While there is real value in drawing out a fuller portrait of what an incel is, whether Costello and some of his colleagues in incel studies have the right answers to the larger question underpinning their work—what do we do about these lost boys and the world that made them?—is another matter altogether. There is also the ever-present risk of appearing too sympathetic or soft-pedaling abhorrent ideas. “I never want to be seen as a mouthpiece for the incel movement, and I don’t think I am,” Costello says. “I try to just let the data do the speaking and make sense of the data as evenhanded as I can.”

To that end, Costello maintains that the threat of incel violence is overstated and that the fears of such violence, like those leading up to the 2019 premiere of The Joker, have the trappings of a moral panic. But in the age of the mass shooter, it’s hard to know what is a credible threat and what is “for the lulz.” The most infamous incel, after all, was Elliot Rodger, who killed six people in one night in Isla Vista, California, in 2014, an act of retribution for a lifetime of romantic rejection.

Men lashing out after they are unable to have the kinds of romantic and sexual relationships they desire is nothing new. Part of what makes incels so thoroughly of this moment is the internet. It is online where they have found each other, shared Wojak memes, and fashioned their misery into a collective identity as victims mourning the end of the era when women had no choice but to settle with guys like them.

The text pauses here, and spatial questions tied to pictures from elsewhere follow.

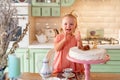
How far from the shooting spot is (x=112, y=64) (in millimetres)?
3693

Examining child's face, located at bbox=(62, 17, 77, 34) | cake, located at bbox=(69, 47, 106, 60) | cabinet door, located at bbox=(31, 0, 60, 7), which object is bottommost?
cake, located at bbox=(69, 47, 106, 60)

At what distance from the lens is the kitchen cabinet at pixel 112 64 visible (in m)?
3.64

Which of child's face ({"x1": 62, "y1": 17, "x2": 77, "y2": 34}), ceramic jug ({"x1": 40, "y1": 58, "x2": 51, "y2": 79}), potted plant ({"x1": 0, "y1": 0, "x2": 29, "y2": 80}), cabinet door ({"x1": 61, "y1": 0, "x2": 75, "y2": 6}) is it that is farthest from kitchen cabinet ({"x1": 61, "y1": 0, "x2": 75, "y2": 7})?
potted plant ({"x1": 0, "y1": 0, "x2": 29, "y2": 80})

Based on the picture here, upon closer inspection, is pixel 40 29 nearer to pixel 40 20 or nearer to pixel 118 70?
pixel 40 20

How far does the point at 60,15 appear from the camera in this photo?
395cm

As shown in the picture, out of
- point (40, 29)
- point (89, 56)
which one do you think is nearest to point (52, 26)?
point (40, 29)

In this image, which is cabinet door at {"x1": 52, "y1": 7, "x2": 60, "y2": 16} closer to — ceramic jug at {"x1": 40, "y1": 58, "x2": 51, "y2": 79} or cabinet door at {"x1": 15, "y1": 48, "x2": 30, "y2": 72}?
cabinet door at {"x1": 15, "y1": 48, "x2": 30, "y2": 72}

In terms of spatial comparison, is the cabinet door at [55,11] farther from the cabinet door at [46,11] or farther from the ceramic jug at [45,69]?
the ceramic jug at [45,69]

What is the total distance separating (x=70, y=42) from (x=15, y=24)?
825 mm

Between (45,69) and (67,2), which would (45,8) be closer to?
(67,2)

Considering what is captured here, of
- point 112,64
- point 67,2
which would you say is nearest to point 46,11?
point 67,2

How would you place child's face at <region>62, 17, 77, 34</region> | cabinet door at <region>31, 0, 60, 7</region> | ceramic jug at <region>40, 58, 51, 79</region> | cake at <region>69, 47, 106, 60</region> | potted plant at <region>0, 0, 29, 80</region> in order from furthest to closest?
cabinet door at <region>31, 0, 60, 7</region>, child's face at <region>62, 17, 77, 34</region>, ceramic jug at <region>40, 58, 51, 79</region>, cake at <region>69, 47, 106, 60</region>, potted plant at <region>0, 0, 29, 80</region>

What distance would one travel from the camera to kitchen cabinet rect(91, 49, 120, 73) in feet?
12.0

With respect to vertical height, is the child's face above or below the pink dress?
above
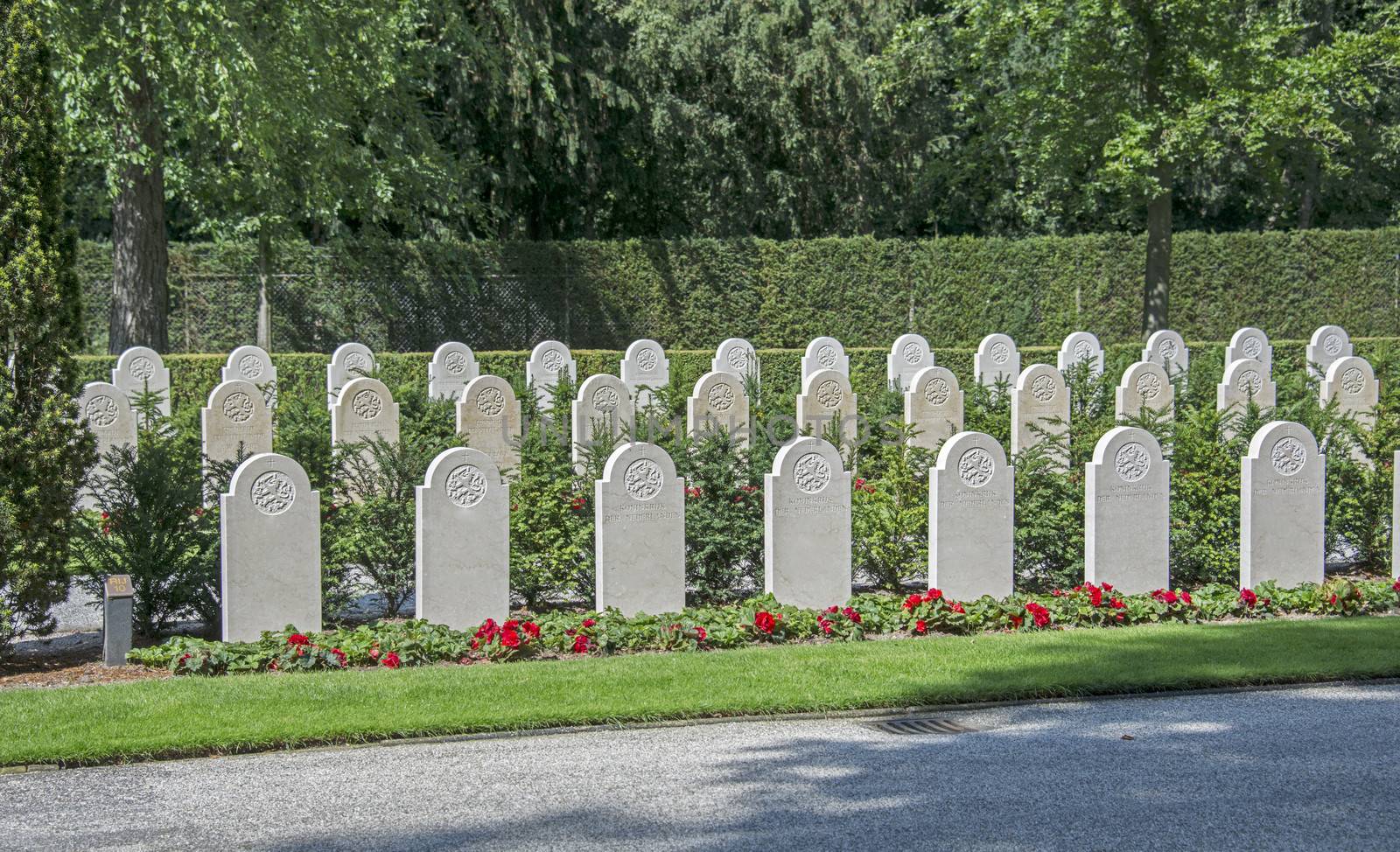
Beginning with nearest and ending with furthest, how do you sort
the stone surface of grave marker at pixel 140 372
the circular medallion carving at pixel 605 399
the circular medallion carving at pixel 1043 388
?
1. the circular medallion carving at pixel 605 399
2. the circular medallion carving at pixel 1043 388
3. the stone surface of grave marker at pixel 140 372

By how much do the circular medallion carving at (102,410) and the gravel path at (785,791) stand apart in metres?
9.01

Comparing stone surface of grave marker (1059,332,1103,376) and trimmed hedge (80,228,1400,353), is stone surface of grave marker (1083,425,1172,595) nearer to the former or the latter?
stone surface of grave marker (1059,332,1103,376)

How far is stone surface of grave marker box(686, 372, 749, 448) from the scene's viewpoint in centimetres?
1571

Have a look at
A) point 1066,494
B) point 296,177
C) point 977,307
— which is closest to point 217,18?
point 296,177

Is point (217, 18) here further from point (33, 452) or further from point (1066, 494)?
point (1066, 494)

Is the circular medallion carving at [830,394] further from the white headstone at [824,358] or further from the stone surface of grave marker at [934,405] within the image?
the white headstone at [824,358]

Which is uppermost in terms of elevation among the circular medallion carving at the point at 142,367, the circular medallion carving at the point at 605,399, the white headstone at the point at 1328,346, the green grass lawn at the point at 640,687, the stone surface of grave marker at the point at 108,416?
the white headstone at the point at 1328,346

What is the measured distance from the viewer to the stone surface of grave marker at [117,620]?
8289 mm

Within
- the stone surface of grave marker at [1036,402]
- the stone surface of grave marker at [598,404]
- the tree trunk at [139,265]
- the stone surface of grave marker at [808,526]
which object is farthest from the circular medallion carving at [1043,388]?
the tree trunk at [139,265]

Costello argues somewhat provocatively that there are positives to this identity that often go unnoticed. Inceldom provides fraternity, a common enemy, shared language and symbols, and a powerful story that explains to a vulnerable population why they are the way they are. But one can hardly call these positives if they turn a harmless loser into a hardened sexist.

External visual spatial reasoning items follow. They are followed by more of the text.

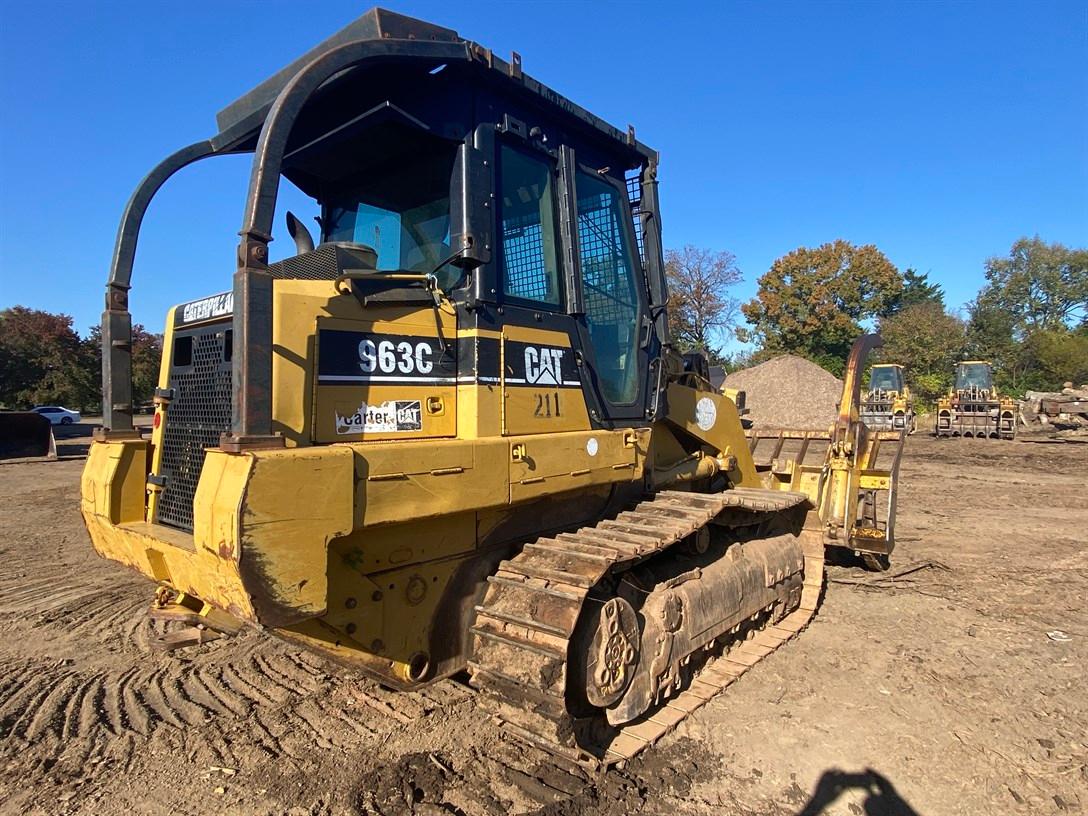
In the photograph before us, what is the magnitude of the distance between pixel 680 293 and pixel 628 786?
1516 inches

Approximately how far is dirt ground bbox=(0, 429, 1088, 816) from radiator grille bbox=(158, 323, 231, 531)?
4.11 feet

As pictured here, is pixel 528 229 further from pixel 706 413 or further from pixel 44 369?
pixel 44 369

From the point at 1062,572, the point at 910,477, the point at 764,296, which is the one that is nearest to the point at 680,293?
the point at 764,296

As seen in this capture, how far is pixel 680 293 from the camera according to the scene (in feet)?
131

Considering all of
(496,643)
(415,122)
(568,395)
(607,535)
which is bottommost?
(496,643)

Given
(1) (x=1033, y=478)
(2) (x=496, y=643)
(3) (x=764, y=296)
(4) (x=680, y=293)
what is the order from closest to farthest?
(2) (x=496, y=643) → (1) (x=1033, y=478) → (4) (x=680, y=293) → (3) (x=764, y=296)

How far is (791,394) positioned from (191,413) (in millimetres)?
27639

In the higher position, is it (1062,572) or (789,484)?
(789,484)

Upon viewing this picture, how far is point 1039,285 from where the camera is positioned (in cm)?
5556

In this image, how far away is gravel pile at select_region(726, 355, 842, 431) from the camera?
1050 inches

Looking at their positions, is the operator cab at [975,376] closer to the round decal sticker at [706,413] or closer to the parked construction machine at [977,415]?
the parked construction machine at [977,415]

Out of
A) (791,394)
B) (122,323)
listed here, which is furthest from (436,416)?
(791,394)

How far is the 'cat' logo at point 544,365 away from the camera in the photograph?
11.2ft

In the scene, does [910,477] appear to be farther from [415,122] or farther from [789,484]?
[415,122]
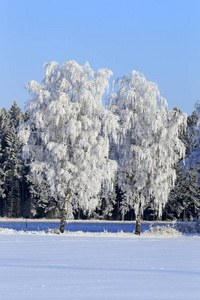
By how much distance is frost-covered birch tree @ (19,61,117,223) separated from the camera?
34750 millimetres

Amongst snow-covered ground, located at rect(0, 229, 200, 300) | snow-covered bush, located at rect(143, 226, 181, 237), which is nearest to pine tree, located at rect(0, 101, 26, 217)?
snow-covered bush, located at rect(143, 226, 181, 237)

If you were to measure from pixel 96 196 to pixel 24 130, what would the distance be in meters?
6.11

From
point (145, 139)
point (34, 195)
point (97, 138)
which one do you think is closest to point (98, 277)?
point (97, 138)

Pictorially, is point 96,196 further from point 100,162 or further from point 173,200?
point 173,200

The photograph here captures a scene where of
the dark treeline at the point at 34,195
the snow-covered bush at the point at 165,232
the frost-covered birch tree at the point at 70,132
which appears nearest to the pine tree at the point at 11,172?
the dark treeline at the point at 34,195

“If you’re the lonely guy in the basement, then it’s a bit of fun compared to the anxiety of self development and going through the hard work,” Costello says. “But if your goal is to get them to reengage with reality and to reengage with society?” On that question, the literature is clear. “It’s really important that incels get offline and cultivate real-world friendship groups, because that’s the way most people actually form relationships,” he says.

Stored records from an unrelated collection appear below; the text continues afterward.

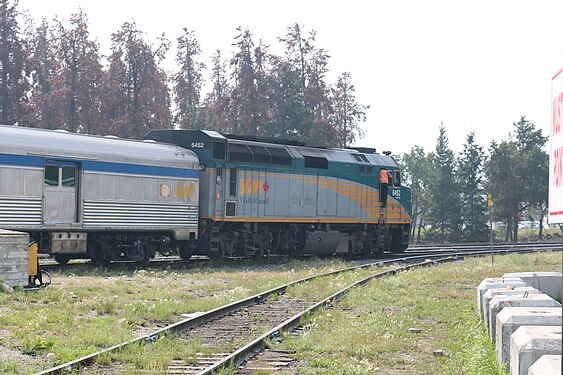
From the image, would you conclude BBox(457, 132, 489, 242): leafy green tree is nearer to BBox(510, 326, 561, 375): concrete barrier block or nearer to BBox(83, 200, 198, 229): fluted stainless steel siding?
BBox(83, 200, 198, 229): fluted stainless steel siding

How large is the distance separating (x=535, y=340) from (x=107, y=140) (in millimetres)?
17499

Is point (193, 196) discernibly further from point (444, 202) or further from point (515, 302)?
point (444, 202)

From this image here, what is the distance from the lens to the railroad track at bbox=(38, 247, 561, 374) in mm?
9734

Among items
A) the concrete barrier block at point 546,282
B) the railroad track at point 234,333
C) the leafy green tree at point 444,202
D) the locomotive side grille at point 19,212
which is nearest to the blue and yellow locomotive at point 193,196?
the locomotive side grille at point 19,212

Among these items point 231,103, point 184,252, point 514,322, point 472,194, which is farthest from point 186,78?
point 514,322

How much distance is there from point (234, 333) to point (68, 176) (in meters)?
10.2

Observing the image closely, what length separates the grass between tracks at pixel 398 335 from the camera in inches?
390

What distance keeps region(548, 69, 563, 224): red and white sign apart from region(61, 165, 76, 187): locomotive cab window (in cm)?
1873

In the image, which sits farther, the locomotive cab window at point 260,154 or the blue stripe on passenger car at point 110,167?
the locomotive cab window at point 260,154

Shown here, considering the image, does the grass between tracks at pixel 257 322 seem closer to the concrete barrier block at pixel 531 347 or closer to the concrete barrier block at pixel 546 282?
the concrete barrier block at pixel 546 282

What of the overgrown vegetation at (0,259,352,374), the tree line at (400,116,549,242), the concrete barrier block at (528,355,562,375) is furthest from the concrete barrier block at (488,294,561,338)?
the tree line at (400,116,549,242)

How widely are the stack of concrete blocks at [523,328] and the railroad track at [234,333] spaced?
112 inches

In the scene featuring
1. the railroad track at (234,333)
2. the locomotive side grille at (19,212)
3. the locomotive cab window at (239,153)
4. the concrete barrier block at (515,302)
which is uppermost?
the locomotive cab window at (239,153)

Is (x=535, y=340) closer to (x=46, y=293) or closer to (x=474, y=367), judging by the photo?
(x=474, y=367)
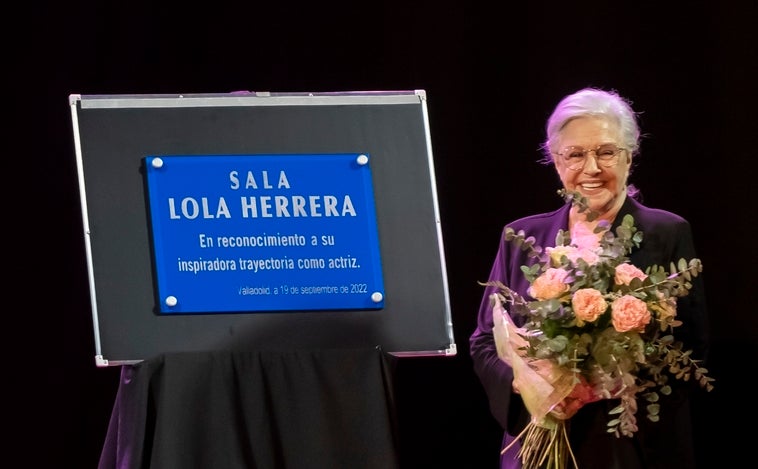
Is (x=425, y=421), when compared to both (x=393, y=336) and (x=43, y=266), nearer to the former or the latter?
(x=43, y=266)

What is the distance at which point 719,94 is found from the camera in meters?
4.15

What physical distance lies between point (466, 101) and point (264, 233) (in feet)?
5.46

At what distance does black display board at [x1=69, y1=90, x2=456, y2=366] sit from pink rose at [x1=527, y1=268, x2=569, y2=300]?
21 cm

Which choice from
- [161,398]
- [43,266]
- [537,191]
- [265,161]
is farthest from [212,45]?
[161,398]

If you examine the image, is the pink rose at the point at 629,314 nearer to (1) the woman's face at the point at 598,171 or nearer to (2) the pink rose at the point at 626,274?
(2) the pink rose at the point at 626,274

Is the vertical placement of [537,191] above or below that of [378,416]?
above

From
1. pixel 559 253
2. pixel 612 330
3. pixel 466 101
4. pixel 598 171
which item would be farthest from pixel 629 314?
pixel 466 101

The evolution of incel as a descriptor into an identity with an accompanying ideology presents a vexing question for researchers like Costello. What would need to change for an incel to no longer be an incel? “They all talk about it like they could relapse; they say, ‘I could always go back to being an incel,’” Costello says. “That makes it fundamentally a mindset problem.” Overcoming that mindset is easier said than done when the fraternal institutions and social scaffolding available to yesterday’s men have been crushed, but it could start with a simple mantra: Log off.